成人(15歳以上)の場合:グリコピロニウムとして50μg(1回1カプセル)を1日1回、シーブリ吸入用カプセル50μg付属の専用吸入用器具を使用して吸入します。
※シーブリ吸入用カプセル50μgは吸入用カプセルなので、必ず付属の専用吸入用器具(ブリーズヘラー)を使って吸入してください。カプセルですが、内服はできません。
※シーブリ吸入用カプセル50μgは1日1回かつ一定の時間帯になるべく固定して吸入してください。万が一吸入できなかったケースでは、気が付いた時点で可能な限り速やかに1回分を吸入します。
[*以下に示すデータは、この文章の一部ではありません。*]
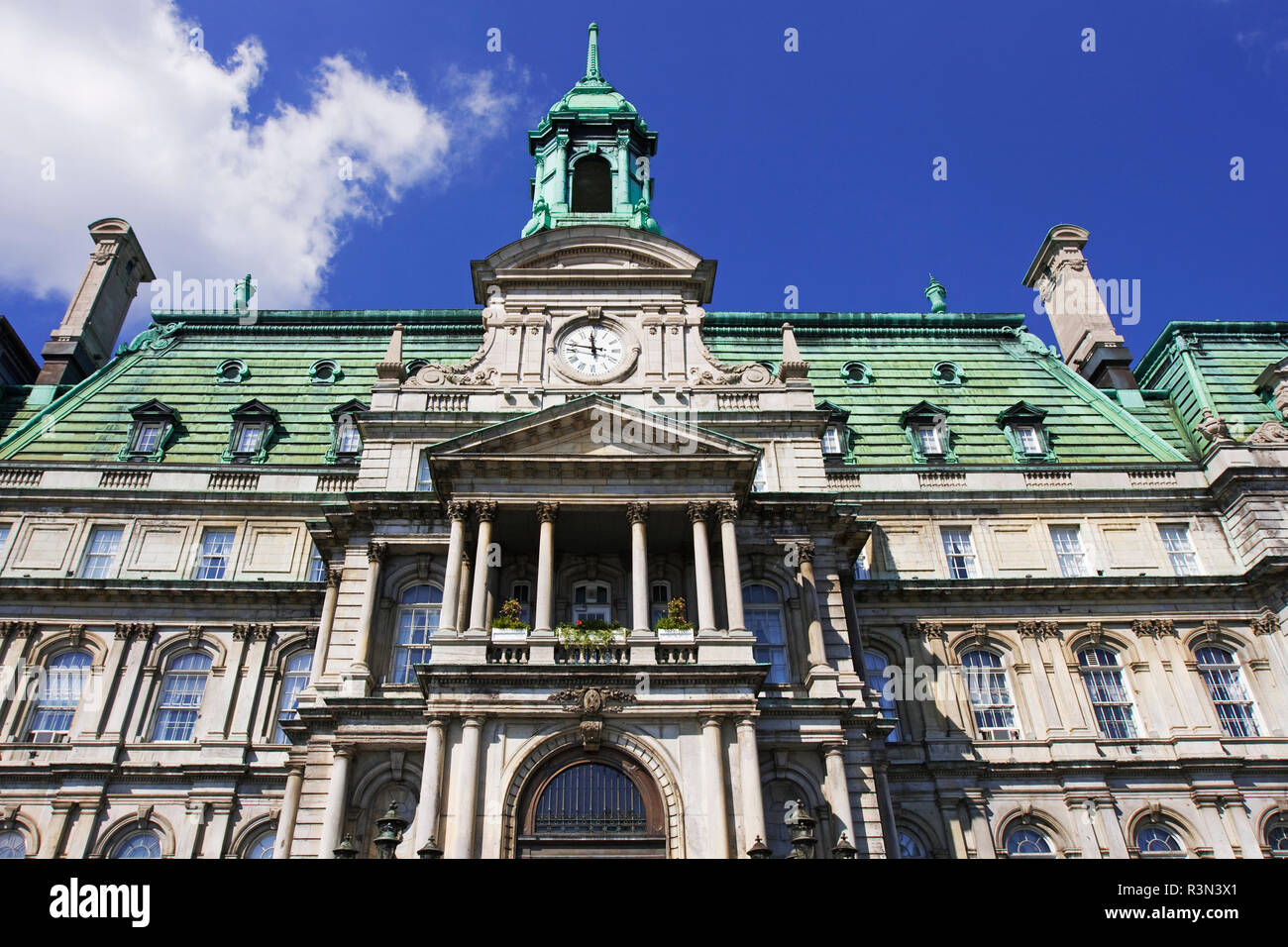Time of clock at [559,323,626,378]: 11:47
ただし1日1回を超える回数での吸入はできません。

副作用

重大な副作用
次に挙げるような重大な副作用が引き起こされる可能性があります。使用中は健康状態を常に意識し、万が一体調の悪化を感じた場合には使用を中止、または医療機関を受診するなど適切な処置を行ってください。
・心房細動

その他の副作用
次に挙げるような重大な副作用が引き起こされる可能性があります。
・心臓障害系:息切れ、動悸
・感染症:膀胱炎、鼻炎、鼻咽頭炎
・腎、尿路障害系:尿がでない、排尿困難
・精神障害系:不眠症
・代謝、栄養障害関連:高血糖状態、糖尿病
・全身障害系:無力症、倦怠感
・神経障害系:感覚マヒ
・呼吸器障害系:副鼻腔うっ血、発声障害、のどの刺激感、湿性の咳、気管支けいれん、鼻血
・過敏症系:血管浮腫、発疹、かゆみ
・胃腸障害系:嘔吐、胃腸炎、口腔内の乾燥、消化不良
・筋骨格系障害系:筋骨格痛、四肢の痛み、筋骨格系胸痛、頚部痛

※その他、異変を感じた場合は直ぐに医師の診察を受け指示に従ってください。

使用に注意が必要な方
使用出来ない方

使用が出来ない方
・グリコピロニウム臭化物を配合した医薬品の添加物に、アレルギーをお持ちの方
下記、添加物にアレルギーをお持ちの方、シーブリ吸入用カプセル50μgはアレルギー反応を起こしてしまう為、服用できません。
▼シーブリ吸入用カプセル50μgの有効成分
グリコピロニウム臭化物
▼代表薬の添加物
乳糖水和物、ステアリン酸マグネシウム

・前立腺肥大などを患っていて排尿障害の症状がある方 
※グリコピロニウム臭化物の抗コリン作用によって尿閉が引き起こされる可能性があります。
・閉塞隅角緑内障を患っている方
※グリコピロニウム臭化物の抗コリン作用によって眼圧が上昇し、上記疾患の症状を悪化させる可能性があります。
・グリコピロニウム臭化物に対し過敏症の経験のある方

使用に注意が必要な方
・前立腺肥大を患っている方(排尿障害がある場合を除く)
※排尿障害を発症する可能性があります。
・心房細動、心不全、期外収縮を患っている方またはそれらの経験のある方
※心房細動、心不全、期外収縮が発現または悪化する可能性があります。
・重度の腎機能障害を患っている方(eGFRが30mL/min/1.73m2未満)または透析を必要とする末期腎不全の方)
※治療上のメリットとデメリットを鑑みて慎重に使用し、副作用の発現には十分注意してください。グリコピロニウム臭化物の血液中濃度が上昇し、副作用が引き起こされる可能性があります。
・授乳している方
※授乳している方は治療上のメリットがデメリットを上回ると医師が判断した場合にのみ使用してください。
※動物実験(ラット):グリコピロニウム臭化物が乳汁中に移行するというデータがあります。
・妊娠している方
※妊娠している、または妊娠している可能性のある方は治療上のメリットがデメリットを上回ると医師が判断した場合にのみ使用してください。
※動物実験(マウス、ウサギ、イヌ):グリコピロニウム臭化物が胎盤を通過するとの報告がされています。
・高齢者
※高齢者は一般的に薬の分解、排泄などの生理機能が低下しているため、減量するなど注意をしながら使用してください。
・小児
※小児などを対象としている臨床試験が実施されていません。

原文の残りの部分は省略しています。